## DIRECTIVE A
Quote the passage of the bento and pasta bake post between "Another Bento…" and "got a couple).", inclusive.
◇ ◇ ◇ ◇
Another Bento…


So here we have the bento I actually ate on Friday (I just hadn’t gotten around to posting it until now).

We have the usual veges, plus some leftover spaghetti bolognese from last night’s dinner (about 1/2 cup pasta and 1/2 cup bolognese sauce).

The soup is a packet one that is a particular favourite of mine, but I don’t often get it because they are usually a bit pricey (they were on special this week so I got a couple).


Creamy Chicken Pasta Bake


I’d already started dishing up before I remembered I should take a photo! Oops…
Also, the picture is of the batch I made when I didn’t have any frozen peas, so it doesn’t have them in it. The other two batches of this I’ve made over the last 2 months had peas (anything to up the vege content!)
It also tastes fine without the bacon (ran out of bacon the last time I made it), if for whatever reason bacon is off the list.

Serves: 6


  • 250g dry pasta (I generally use spirals or penne)
  • 500g diced chicken
  • 1 brown onion (or a leek if you’re feeling fancy)
  • 3 bacon rashers
  • 1 garlic clove, crushed
  • 1 chicken stock cube
  • 300ml sour cream
  • 1 cup corn kernels
  • 1 cup peas
  • 1 tbsp chives
  • 1 cup grated tasty cheese


  1. Preheat oven to 180°C.
  2. Cook pasta until tender and drain. Meanwhile, heat oil in a large frying pan over med-high heat. Cook chicken until browned, then transfer into a heatproof bowl.
  3. Add onion (or leek), bacon and garlic to pan and cook until onion (leek) is softened. Return chicken to pan, and add stock cube and 1 cup of cold water. Bring to simmer, and simmer until chicken is just cooked through.
  4. Stir in sour cream, corn, peas, and chives. Add pasta to pan and toss/stir to combine. Pour/spoon mixture into an 8-cup baking dish and top with grated cheese.
  5. Bake for 30mins or until golden on top.

NOTE – I use a large frying pan for this, and it is JUST big enough to combine the pasta and chicken mix before transferring to the baking dish. If you are worried about your pan not being big enough, use a bigger pot for the pasta and combine it in that, or even in the baking dish itself.
◇ ◇ ◇ ◇
## DIRECTIVE B
Print the lines of the records that run from the one holding "In this scene" through the last line of the records, both ends included.

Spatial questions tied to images
◇ ◇ ◇ ◇
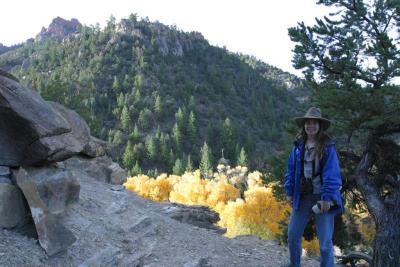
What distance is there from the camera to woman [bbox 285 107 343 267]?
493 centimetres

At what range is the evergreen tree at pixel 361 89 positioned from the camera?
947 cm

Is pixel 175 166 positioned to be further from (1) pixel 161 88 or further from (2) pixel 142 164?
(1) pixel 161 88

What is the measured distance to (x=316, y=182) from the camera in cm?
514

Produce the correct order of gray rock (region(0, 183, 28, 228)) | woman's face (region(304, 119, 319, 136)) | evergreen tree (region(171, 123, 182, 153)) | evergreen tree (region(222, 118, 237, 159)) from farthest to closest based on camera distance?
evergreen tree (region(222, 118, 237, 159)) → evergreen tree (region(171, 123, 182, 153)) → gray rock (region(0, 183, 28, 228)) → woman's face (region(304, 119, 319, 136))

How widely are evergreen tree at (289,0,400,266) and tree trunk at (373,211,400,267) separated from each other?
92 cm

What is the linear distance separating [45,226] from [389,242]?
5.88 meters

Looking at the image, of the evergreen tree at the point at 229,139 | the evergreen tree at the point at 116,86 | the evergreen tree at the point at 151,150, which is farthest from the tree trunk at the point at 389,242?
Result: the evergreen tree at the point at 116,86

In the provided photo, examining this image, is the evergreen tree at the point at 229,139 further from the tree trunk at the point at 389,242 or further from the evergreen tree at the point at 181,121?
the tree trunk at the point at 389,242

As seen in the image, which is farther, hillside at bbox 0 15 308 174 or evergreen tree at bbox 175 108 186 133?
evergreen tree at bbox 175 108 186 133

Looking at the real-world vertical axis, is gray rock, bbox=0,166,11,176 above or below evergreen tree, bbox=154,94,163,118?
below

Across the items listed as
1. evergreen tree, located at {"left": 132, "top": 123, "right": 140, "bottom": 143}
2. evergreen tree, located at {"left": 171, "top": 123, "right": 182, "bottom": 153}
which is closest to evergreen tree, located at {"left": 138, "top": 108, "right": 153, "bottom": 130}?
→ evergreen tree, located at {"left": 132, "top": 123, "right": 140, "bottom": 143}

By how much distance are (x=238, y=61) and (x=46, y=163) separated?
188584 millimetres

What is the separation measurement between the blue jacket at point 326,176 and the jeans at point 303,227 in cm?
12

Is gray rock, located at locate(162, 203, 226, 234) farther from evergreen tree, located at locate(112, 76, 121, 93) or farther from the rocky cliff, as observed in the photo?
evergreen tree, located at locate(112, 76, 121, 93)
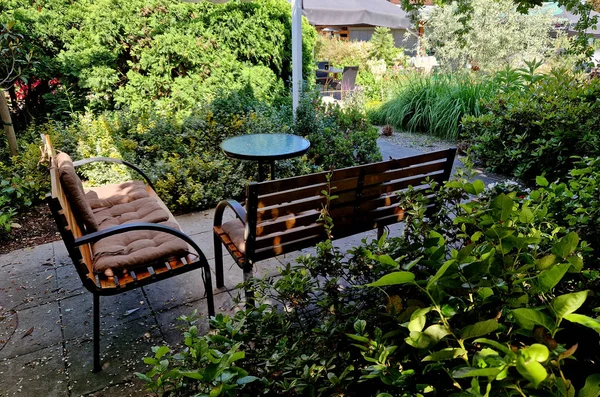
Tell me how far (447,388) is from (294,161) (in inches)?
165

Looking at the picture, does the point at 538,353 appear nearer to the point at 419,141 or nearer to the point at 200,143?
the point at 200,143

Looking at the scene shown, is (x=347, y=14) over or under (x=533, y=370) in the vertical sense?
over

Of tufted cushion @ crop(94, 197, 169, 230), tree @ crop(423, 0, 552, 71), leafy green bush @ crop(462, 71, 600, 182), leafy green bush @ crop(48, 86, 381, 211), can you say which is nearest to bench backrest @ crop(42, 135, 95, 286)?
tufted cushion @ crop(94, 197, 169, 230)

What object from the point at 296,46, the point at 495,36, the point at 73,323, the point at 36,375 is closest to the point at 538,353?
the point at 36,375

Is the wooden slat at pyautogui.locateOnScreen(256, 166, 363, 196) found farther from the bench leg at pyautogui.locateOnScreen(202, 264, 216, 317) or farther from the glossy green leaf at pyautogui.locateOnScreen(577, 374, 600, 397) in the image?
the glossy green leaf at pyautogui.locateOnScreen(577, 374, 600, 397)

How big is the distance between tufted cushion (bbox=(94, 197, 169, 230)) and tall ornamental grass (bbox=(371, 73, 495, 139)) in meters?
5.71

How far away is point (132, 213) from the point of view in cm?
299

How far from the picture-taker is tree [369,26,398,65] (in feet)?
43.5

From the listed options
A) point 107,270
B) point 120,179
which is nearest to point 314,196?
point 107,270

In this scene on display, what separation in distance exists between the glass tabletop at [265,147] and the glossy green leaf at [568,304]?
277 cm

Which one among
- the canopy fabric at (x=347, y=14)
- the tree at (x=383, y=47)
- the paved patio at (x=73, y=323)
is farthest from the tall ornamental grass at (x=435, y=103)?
◇ ◇ ◇ ◇
## SOLUTION A
Another Bento…


So here we have the bento I actually ate on Friday (I just hadn’t gotten around to posting it until now).

We have the usual veges, plus some leftover spaghetti bolognese from last night’s dinner (about 1/2 cup pasta and 1/2 cup bolognese sauce).

The soup is a packet one that is a particular favourite of mine, but I don’t often get it because they are usually a bit pricey (they were on special this week so I got a couple).

## SOLUTION B
In this scene on display, what separation in distance exists between the glass tabletop at [265,147] and the glossy green leaf at [568,304]?
277 cm

Which one among
- the canopy fabric at (x=347, y=14)
- the tree at (x=383, y=47)
- the paved patio at (x=73, y=323)
is farthest from the tall ornamental grass at (x=435, y=103)?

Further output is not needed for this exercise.